(Short task): Reproduce every row below verbatim, in the same order and with no changes to wording, numbers, or punctuation.
************
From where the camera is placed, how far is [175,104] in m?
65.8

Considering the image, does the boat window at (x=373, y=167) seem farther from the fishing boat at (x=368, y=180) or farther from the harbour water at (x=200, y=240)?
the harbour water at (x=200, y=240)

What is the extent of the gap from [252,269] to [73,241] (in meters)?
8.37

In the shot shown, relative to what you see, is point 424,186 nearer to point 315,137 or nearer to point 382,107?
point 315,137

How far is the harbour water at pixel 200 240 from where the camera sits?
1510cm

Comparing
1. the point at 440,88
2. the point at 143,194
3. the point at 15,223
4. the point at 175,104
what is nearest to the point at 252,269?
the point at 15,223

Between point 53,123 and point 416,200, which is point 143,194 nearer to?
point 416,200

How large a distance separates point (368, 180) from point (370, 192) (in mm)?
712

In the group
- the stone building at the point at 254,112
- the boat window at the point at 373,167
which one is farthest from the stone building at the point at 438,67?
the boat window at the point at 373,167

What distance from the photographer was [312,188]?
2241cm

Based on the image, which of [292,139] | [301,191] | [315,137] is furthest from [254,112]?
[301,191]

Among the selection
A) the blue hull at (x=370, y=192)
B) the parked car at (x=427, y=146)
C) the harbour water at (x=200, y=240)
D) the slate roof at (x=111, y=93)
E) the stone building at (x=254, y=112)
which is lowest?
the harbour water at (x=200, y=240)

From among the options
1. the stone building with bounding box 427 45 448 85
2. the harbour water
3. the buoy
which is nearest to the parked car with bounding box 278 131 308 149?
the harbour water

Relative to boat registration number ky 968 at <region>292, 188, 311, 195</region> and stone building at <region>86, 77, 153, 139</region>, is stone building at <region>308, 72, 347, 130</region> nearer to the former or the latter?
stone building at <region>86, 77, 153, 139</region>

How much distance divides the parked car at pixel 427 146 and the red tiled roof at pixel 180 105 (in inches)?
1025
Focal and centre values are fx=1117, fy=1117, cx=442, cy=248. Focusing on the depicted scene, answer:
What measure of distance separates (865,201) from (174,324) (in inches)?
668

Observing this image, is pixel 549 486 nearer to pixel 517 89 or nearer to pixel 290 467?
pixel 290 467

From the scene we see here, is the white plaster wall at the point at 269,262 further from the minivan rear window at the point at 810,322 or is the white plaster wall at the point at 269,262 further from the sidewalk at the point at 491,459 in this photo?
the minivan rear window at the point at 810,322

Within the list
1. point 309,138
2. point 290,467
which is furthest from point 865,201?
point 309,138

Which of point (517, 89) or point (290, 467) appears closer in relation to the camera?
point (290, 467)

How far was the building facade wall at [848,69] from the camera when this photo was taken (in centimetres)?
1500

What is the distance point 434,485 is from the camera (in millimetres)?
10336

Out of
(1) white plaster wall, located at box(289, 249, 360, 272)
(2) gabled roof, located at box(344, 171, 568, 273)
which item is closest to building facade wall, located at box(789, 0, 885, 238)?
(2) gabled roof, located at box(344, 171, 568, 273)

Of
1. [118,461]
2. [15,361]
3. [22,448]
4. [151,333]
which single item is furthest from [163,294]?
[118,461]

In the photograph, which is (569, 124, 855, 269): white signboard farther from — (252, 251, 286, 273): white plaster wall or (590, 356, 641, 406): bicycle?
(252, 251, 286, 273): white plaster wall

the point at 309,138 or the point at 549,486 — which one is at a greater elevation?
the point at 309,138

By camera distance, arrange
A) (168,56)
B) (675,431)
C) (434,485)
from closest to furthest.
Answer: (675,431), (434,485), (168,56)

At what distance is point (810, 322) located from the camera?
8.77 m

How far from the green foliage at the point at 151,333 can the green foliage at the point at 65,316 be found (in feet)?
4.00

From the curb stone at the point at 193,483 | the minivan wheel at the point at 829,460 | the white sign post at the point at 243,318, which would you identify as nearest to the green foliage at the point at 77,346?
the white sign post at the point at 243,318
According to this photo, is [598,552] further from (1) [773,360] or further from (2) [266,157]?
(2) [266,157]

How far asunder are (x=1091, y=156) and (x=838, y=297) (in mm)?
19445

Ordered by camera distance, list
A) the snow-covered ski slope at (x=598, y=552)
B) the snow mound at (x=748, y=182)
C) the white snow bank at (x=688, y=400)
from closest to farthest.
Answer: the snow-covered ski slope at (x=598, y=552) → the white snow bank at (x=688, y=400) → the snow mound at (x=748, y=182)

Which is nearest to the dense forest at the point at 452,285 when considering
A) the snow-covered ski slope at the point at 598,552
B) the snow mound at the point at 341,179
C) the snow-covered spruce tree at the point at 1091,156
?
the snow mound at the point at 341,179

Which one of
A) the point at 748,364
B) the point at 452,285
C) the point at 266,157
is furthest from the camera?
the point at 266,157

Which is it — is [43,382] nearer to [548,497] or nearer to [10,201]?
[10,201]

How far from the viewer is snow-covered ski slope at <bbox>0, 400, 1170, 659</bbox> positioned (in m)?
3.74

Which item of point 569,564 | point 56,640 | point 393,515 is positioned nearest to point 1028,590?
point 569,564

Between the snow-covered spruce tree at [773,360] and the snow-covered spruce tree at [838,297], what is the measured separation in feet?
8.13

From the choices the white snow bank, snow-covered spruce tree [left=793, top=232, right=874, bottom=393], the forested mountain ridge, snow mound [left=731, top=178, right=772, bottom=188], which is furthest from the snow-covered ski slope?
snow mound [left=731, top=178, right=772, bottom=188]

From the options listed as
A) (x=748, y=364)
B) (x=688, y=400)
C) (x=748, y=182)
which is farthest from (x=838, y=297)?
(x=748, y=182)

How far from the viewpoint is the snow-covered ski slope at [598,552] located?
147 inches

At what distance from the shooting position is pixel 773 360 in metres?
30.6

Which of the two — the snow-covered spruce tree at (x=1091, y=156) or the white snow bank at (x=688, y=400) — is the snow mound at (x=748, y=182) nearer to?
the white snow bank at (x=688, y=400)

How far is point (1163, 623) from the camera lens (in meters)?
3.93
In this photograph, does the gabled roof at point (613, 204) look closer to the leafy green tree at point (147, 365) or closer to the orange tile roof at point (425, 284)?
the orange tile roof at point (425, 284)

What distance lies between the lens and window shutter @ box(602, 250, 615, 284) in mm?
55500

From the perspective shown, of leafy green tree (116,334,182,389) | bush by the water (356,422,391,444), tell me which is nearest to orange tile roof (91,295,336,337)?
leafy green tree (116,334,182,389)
************
(Full answer):
From where the camera is placed, how far is [175,104] in m?
65.8

Considering the image, does the boat window at (x=373, y=167) seem farther from the fishing boat at (x=368, y=180) or farther from the harbour water at (x=200, y=240)?
the harbour water at (x=200, y=240)

What is the extent of the gap from [252,269] to [73,241] (in meters)?
8.37

In the shot shown, relative to what you see, is point 424,186 nearer to point 315,137 or nearer to point 382,107?
point 315,137

How far is the harbour water at pixel 200 240 from where the camera sits?
1510cm

Comparing
1. the point at 440,88
2. the point at 143,194
3. the point at 15,223
4. the point at 175,104
what is nearest to the point at 252,269?
the point at 15,223

Between point 53,123 and point 416,200, which is point 143,194 nearer to?
point 416,200

How large a distance separates point (368, 180) from point (370, 192) (in mm)?
712

In the group
- the stone building at the point at 254,112
- the boat window at the point at 373,167
which one is farthest from the stone building at the point at 438,67?
the boat window at the point at 373,167

What distance from the photographer was [312,188]?
2241cm

Based on the image, which of [292,139] | [301,191] | [315,137] is furthest from [254,112]?
[301,191]

Among the selection
A) the blue hull at (x=370, y=192)
B) the parked car at (x=427, y=146)
C) the harbour water at (x=200, y=240)
D) the slate roof at (x=111, y=93)
E) the stone building at (x=254, y=112)
which is lowest?
the harbour water at (x=200, y=240)

From among the options
1. the stone building with bounding box 427 45 448 85
2. the harbour water
3. the buoy
which is nearest to the parked car with bounding box 278 131 308 149?
the harbour water

Relative to boat registration number ky 968 at <region>292, 188, 311, 195</region> and stone building at <region>86, 77, 153, 139</region>, is stone building at <region>308, 72, 347, 130</region> nearer to the former or the latter?
stone building at <region>86, 77, 153, 139</region>

How much distance divides the parked car at pixel 427 146 and the red tiled roof at pixel 180 105 (in inches)?
1025
Focal and centre values are fx=1117, fy=1117, cx=442, cy=248. Focusing on the depicted scene, answer:
What measure of distance separates (865,201) from (174,324) (in inches)?
668

Observing this image, is pixel 549 486 nearer to pixel 517 89 or nearer to pixel 290 467?
pixel 290 467

From the scene we see here, is the white plaster wall at the point at 269,262 further from the minivan rear window at the point at 810,322 or is the white plaster wall at the point at 269,262 further from the sidewalk at the point at 491,459 in this photo?
the minivan rear window at the point at 810,322

Within the list
1. point 309,138
2. point 290,467
which is furthest from point 865,201?
point 309,138

Which of point (517, 89) or point (290, 467) appears closer in relation to the camera?
point (290, 467)

How far was the building facade wall at [848,69] from the camera when this photo was taken (in centimetres)?
1500

What is the distance point 434,485 is from the camera (in millimetres)?
10336

Out of
(1) white plaster wall, located at box(289, 249, 360, 272)
(2) gabled roof, located at box(344, 171, 568, 273)
which item is closest to building facade wall, located at box(789, 0, 885, 238)?
(2) gabled roof, located at box(344, 171, 568, 273)

Of
1. [118,461]
2. [15,361]
3. [22,448]
4. [151,333]
which single item is furthest from [163,294]?
[118,461]

In the photograph, which is (569, 124, 855, 269): white signboard farther from — (252, 251, 286, 273): white plaster wall or (590, 356, 641, 406): bicycle?
(252, 251, 286, 273): white plaster wall

the point at 309,138 or the point at 549,486 — which one is at a greater elevation?
the point at 309,138

By camera distance, arrange
A) (168,56)
B) (675,431)
C) (434,485)
from closest to furthest.
Answer: (675,431), (434,485), (168,56)

At what distance is point (810, 322) located from the camera?
8.77 m

How far from the green foliage at the point at 151,333 can the green foliage at the point at 65,316 be found (in feet)?
4.00

From the curb stone at the point at 193,483 | the minivan wheel at the point at 829,460 | the white sign post at the point at 243,318, which would you identify as nearest to the green foliage at the point at 77,346?
the white sign post at the point at 243,318
According to this photo, is [598,552] further from (1) [773,360] or further from (2) [266,157]?
(2) [266,157]

How far asunder are (x=1091, y=156) and (x=838, y=297) (in mm)?
19445

Ordered by camera distance, list
A) the snow-covered ski slope at (x=598, y=552)
B) the snow mound at (x=748, y=182)
C) the white snow bank at (x=688, y=400)
from closest to farthest.
Answer: the snow-covered ski slope at (x=598, y=552) → the white snow bank at (x=688, y=400) → the snow mound at (x=748, y=182)

Which is nearest to the dense forest at the point at 452,285 when considering
A) the snow-covered ski slope at the point at 598,552
B) the snow mound at the point at 341,179
C) the snow-covered spruce tree at the point at 1091,156
?
the snow mound at the point at 341,179

Which one of
A) the point at 748,364
B) the point at 452,285
C) the point at 266,157
is furthest from the camera?
the point at 266,157

Which is it — is [43,382] nearer to [548,497] or nearer to [10,201]?
[10,201]

How far from the viewer is snow-covered ski slope at <bbox>0, 400, 1170, 659</bbox> positioned (in m)?
3.74

Which item of point 569,564 | point 56,640 | point 393,515 is positioned nearest to point 1028,590?
point 569,564

Between the snow-covered spruce tree at [773,360] and the snow-covered spruce tree at [838,297], what is the measured separation in feet?
8.13

From the choices the white snow bank, snow-covered spruce tree [left=793, top=232, right=874, bottom=393], the forested mountain ridge, snow mound [left=731, top=178, right=772, bottom=188], which is furthest from the snow-covered ski slope?
snow mound [left=731, top=178, right=772, bottom=188]

From the options listed as
A) (x=748, y=364)
B) (x=688, y=400)
C) (x=748, y=182)
which is farthest from (x=838, y=297)?
(x=748, y=182)

How far from the viewpoint is the snow-covered ski slope at [598,552] located?
147 inches

At what distance from the shooting position is pixel 773 360 in metres?
30.6

Which of the two — the snow-covered spruce tree at (x=1091, y=156) or the white snow bank at (x=688, y=400) — is the snow mound at (x=748, y=182) nearer to?
the white snow bank at (x=688, y=400)

How far is point (1163, 623) from the camera lens (in meters)?
3.93
In this photograph, does the gabled roof at point (613, 204) look closer to the leafy green tree at point (147, 365) or closer to the orange tile roof at point (425, 284)?
the orange tile roof at point (425, 284)

What distance lies between the lens and window shutter @ box(602, 250, 615, 284) in mm?
55500

From the perspective shown, of leafy green tree (116,334,182,389) | bush by the water (356,422,391,444), tell me which is nearest to orange tile roof (91,295,336,337)?
leafy green tree (116,334,182,389)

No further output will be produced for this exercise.